ERP involves exposing oneself to what makes one anxious without having an anxious response or reaction. This may involve looking at a cartoon of a vomiting person and then a photo of the person puking. It also may involve saying words like puke, barf, and vomit. Eating foods avoided, taking a trip by bus or a ride at amusement parks or cutting down on washing hands are some other steps taken. CBT coping skills helps to limit anxious responses.
Exposure therapy can also be conducted using virtual reality. This is a treatment option that allows graded progression of the patient through a life-changing treatment exposes them to real-world phobic situations so they can respond in a more anxiety-free manner. Other techniques used for treating anxiety disorders such as emetophobia like yoga, meditation, mindfulness and breathing exercises also abound.

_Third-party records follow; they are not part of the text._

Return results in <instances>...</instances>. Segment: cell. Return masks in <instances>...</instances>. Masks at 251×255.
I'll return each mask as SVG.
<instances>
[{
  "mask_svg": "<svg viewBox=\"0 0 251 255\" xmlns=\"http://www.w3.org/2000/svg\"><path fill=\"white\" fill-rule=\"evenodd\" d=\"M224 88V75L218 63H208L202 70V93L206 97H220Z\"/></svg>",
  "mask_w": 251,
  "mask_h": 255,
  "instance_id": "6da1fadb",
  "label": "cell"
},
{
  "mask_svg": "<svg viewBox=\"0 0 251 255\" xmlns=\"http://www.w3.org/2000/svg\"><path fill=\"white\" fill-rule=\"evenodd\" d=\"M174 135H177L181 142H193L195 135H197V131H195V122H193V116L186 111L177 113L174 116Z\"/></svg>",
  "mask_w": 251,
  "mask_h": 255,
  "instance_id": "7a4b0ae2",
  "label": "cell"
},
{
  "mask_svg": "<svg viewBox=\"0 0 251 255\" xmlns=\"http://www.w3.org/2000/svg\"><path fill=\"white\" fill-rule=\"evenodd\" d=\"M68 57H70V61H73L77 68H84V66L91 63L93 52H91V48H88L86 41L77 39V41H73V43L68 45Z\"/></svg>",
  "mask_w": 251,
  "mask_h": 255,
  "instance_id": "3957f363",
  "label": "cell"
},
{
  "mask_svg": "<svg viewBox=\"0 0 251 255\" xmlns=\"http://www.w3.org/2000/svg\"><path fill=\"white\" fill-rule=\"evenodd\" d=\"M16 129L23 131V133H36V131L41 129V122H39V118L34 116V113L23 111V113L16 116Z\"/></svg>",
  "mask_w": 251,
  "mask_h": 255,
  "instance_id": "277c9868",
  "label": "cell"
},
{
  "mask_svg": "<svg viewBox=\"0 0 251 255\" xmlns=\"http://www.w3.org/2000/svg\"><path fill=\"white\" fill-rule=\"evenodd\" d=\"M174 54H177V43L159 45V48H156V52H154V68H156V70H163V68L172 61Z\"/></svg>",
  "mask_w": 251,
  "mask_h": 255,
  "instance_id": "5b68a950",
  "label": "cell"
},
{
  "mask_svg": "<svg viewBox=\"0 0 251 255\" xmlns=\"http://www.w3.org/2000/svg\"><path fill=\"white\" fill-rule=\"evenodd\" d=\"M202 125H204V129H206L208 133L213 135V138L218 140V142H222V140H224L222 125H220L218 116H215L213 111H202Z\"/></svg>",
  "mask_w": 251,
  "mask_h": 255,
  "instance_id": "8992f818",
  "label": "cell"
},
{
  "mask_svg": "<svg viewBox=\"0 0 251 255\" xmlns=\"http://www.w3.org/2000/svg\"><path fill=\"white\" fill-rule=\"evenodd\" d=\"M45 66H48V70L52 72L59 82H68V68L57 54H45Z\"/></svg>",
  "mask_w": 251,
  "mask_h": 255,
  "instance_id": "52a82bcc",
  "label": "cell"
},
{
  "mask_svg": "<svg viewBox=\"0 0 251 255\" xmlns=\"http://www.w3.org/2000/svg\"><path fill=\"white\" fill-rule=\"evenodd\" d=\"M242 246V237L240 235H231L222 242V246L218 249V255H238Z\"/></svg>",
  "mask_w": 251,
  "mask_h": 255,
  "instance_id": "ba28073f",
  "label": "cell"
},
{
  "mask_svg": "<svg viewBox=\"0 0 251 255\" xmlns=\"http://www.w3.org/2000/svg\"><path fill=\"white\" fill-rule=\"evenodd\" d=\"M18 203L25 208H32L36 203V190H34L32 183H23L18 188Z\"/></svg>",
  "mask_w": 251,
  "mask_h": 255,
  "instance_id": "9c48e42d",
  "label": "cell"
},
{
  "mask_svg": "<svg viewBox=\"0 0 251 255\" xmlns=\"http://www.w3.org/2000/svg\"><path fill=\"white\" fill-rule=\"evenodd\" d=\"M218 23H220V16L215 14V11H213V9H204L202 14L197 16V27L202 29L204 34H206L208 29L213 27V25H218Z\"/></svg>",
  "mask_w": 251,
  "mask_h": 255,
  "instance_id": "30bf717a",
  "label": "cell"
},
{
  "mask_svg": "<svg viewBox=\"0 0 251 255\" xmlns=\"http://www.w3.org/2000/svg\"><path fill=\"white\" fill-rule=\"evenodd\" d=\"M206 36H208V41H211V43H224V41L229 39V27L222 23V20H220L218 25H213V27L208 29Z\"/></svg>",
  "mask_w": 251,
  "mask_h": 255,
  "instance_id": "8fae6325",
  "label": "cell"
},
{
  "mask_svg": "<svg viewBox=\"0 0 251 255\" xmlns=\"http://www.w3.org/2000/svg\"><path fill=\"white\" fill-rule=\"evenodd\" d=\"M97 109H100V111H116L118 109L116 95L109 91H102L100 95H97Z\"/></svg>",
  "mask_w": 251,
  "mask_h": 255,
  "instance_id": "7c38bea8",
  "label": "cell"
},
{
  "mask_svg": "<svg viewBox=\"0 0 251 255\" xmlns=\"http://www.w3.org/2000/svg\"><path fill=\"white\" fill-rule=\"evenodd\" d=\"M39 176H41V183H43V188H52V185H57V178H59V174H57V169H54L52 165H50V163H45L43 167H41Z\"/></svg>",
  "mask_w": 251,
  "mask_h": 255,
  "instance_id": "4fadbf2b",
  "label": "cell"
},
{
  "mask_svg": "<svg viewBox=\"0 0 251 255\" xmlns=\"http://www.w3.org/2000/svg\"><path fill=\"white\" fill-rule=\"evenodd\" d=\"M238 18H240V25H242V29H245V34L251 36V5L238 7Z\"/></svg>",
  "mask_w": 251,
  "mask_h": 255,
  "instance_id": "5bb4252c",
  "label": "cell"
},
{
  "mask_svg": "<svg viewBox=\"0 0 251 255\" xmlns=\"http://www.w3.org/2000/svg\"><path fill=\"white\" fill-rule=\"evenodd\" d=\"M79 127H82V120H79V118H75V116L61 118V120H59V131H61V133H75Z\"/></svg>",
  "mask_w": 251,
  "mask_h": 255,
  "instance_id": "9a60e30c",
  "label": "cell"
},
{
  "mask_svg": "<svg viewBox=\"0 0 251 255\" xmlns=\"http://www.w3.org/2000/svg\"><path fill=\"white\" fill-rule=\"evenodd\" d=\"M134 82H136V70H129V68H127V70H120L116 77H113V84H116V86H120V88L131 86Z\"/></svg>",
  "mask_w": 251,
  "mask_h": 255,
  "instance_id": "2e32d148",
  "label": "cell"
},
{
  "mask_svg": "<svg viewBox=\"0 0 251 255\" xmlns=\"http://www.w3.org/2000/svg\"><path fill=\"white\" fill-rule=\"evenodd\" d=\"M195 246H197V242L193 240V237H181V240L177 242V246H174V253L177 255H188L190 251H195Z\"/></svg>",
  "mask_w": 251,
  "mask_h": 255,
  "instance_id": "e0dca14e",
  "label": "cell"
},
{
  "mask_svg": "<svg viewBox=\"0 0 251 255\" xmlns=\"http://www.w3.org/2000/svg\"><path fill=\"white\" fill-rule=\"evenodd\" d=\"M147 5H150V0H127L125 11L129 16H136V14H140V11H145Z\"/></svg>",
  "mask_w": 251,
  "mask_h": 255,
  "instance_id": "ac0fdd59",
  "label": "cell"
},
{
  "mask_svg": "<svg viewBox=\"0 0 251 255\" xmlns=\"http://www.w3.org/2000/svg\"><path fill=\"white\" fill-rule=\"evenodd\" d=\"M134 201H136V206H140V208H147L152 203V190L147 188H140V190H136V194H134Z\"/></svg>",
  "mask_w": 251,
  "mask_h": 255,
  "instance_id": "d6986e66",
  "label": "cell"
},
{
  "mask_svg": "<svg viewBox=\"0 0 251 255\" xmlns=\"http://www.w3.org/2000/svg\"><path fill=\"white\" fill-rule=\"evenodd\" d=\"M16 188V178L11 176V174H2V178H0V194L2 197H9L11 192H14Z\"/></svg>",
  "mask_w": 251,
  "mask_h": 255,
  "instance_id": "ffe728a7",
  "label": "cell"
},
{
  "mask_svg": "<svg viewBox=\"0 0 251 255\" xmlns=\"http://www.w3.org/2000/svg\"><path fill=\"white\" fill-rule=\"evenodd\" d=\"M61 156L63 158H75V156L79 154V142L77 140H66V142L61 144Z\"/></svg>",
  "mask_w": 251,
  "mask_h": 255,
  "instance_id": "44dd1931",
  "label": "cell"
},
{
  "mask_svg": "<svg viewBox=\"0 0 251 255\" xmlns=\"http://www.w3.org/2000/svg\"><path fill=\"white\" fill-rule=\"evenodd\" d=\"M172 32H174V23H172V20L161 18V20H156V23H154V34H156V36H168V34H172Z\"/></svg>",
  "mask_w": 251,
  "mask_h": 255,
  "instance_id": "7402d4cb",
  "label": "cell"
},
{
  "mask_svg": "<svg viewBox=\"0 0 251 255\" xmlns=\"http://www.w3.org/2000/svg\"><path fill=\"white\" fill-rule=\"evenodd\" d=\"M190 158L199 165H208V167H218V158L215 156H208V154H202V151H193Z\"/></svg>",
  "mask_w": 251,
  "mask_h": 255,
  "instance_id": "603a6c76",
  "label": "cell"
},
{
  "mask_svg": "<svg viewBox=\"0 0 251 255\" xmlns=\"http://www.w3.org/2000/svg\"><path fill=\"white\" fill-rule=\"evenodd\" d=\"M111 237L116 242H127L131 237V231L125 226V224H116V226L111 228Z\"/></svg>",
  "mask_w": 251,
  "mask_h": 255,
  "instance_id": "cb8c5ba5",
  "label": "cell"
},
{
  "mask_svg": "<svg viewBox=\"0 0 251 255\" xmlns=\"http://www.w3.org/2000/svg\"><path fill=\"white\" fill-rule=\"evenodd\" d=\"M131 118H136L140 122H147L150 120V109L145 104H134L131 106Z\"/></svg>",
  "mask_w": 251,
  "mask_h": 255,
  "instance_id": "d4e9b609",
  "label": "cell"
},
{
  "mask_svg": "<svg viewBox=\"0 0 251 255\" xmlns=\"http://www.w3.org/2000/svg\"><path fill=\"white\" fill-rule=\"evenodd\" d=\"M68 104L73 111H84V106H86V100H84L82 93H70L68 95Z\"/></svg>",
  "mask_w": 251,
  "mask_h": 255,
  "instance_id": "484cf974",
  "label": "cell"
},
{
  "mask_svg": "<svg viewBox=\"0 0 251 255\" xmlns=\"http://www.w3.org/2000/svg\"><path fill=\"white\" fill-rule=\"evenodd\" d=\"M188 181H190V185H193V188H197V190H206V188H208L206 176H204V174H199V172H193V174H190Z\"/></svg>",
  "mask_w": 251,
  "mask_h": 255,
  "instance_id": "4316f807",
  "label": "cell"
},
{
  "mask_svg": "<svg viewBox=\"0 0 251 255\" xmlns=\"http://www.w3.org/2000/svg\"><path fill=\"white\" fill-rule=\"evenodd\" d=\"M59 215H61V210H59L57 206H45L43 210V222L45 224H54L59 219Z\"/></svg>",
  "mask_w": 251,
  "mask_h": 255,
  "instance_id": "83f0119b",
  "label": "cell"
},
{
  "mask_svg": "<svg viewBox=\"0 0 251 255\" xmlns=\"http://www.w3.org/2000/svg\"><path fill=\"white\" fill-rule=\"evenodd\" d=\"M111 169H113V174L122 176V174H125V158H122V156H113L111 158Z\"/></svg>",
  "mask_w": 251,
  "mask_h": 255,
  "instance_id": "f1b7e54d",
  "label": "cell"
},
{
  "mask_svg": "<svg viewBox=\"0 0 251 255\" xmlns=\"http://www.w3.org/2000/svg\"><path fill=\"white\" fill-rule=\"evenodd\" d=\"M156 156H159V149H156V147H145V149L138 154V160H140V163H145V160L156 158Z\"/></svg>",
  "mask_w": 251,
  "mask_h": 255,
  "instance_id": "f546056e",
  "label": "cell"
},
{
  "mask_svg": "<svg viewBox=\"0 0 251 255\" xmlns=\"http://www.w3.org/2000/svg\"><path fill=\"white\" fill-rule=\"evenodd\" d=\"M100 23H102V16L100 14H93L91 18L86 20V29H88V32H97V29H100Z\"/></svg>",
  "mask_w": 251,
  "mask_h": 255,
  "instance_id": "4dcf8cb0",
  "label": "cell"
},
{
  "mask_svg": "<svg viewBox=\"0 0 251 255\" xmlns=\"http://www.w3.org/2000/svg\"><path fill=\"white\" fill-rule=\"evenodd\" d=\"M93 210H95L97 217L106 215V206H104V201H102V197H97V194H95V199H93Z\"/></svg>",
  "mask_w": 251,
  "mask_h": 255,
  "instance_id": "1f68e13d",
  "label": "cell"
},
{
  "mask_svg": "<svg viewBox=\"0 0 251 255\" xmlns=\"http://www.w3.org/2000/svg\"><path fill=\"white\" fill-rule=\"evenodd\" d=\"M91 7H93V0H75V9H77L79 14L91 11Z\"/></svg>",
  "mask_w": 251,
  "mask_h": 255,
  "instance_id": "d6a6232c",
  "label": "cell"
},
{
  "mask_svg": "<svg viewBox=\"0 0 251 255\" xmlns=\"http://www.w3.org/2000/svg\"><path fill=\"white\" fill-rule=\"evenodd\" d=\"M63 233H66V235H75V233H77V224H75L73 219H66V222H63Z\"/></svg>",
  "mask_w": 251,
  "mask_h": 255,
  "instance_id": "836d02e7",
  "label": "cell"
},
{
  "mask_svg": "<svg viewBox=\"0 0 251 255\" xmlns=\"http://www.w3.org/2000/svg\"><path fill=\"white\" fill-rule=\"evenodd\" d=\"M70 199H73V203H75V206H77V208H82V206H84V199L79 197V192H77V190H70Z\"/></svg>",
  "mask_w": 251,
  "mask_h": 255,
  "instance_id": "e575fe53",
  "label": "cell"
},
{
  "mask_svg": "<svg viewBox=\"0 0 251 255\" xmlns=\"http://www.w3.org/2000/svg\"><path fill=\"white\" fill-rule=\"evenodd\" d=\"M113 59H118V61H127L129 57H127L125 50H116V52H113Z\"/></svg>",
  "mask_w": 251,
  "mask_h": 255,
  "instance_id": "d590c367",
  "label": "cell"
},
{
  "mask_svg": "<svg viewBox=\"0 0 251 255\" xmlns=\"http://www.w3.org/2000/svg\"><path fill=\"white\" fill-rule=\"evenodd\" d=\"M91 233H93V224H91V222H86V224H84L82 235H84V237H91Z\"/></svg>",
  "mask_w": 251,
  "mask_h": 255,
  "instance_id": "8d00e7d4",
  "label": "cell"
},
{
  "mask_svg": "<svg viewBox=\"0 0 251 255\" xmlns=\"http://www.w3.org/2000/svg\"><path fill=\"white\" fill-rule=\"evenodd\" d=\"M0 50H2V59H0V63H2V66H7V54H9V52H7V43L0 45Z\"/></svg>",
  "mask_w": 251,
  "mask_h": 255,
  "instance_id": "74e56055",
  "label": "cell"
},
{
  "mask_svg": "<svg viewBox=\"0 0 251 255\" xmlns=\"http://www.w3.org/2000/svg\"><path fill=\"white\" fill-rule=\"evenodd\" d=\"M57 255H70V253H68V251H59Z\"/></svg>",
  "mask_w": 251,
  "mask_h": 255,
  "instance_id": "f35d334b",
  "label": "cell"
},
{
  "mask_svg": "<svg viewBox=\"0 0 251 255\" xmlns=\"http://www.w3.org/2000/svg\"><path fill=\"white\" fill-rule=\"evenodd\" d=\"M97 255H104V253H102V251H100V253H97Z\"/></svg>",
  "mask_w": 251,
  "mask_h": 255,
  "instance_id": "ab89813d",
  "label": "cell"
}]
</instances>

The standard treatment for emetophobia is cognitive behavioral therapy involving graded exposure. The therapist comes up with a hierarchy of fears for exposure that clients need to feel confident and comfortable tracking. Taking medication, and avoiding exposure do not yield any results. As the patient works on the exposure, the therapist explores issues, relationships and feelings using techniques he or she is comfortable with. To discuss the treatment approach honestly, it is important to work through the hierarchy.
Medication
In extreme cases, other disorders being co-morbid, anti-anxiety medication may be required. Emetophobics respond well to anti-anxiety medication and topical treatments such as a relaxing massage also work well. In extreme patients, where the disorder is co-morbid with OCD, depression, and agoraphobia, anti-anxiety medication may be required. Many emetophobics, however, draw back from medication fearing side effects like vomiting. Therefore, it is beneficial if therapists also prescribe a powerful anti-emetic for the first couple of weeks and reassure patients it works. Being open, gentle and caring is important. In extreme cases, anti-anxiety medication can be compounded into cream absorbed via the skin.
Treatment Duration
Emetophobia can be treated in 8-10 standard sessions, though some experts also suggest more sessions. The aim is to get the client to become anxiety-free. The goal of therapy is to rid the person of anxiety. Gradual methods of desensitization work well.
Conclusion
Those with emetophobia exhibit distinctive symptoms and need a gentle therapeutic relationship to combat the fear of vomiting. A winning perspective and a fresh mindset are taken to combat the condition. It can make all the difference to your reactions to salmonella scares and other such factors.